Critiques have focused on selection bias in commissioned reviews, generalizability concerns when extrapolating results from cohorts like Framingham Heart Study or National Longitudinal Study of Adolescent to Adult Health (Add Health), and debates over the role of expertise versus advocacy in shaping recommendations. Methodological disputes have paralleled controversies in meta-analysis seen in literatures debated by scholars at University of Cambridge and University of Oxford, and discussions about conflicts of interest recall scrutiny applied to work tied to philanthropic actors such as Gates Foundation or corporate-funded research linked to Pharmaceutical Research and Manufacturers of America. Legal scholars from Harvard Law School and Yale Law School have critiqued evidentiary standards when research enters adjudication or regulatory processes.
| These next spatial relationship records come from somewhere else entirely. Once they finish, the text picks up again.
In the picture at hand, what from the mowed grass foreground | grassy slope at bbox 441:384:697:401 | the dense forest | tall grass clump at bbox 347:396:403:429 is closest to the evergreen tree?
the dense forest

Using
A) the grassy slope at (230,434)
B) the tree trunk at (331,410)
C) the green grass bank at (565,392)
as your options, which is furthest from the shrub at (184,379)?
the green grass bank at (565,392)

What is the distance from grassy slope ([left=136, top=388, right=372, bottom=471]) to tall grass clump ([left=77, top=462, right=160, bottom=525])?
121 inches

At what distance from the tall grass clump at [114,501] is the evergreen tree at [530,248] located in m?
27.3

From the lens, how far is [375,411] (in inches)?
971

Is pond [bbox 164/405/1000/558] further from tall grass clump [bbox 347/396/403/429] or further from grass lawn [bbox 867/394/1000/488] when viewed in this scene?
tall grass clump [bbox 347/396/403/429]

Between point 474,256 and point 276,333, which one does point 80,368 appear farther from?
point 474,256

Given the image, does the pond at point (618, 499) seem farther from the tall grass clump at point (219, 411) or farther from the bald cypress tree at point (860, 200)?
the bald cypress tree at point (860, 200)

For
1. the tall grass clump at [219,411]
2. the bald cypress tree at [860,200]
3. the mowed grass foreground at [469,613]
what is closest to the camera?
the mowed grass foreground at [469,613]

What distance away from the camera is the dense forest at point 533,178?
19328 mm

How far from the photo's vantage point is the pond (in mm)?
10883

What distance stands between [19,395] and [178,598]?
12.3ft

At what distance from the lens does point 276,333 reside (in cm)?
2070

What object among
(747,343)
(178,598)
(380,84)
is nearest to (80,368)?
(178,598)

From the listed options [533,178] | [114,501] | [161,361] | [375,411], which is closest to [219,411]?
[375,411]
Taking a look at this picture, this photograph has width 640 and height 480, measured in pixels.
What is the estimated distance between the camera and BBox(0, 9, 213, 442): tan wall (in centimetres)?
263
The journal distributes content through the Association for Psychological Science platform and academic databases used by libraries at Library of Congress, British Library, and university consortia including JSTOR and ProQuest. Summaries and briefs have been prepared for stakeholders in agencies like National Science Foundation and NGOs such as International Rescue Committee. Outreach strategies include policy forums convened at venues like Brookings Institution and Aspen Institute, practitioner summaries distributed to networks connected to National Education Association, and media coverage in outlets such as The New York Times, The Washington Post, and BBC News.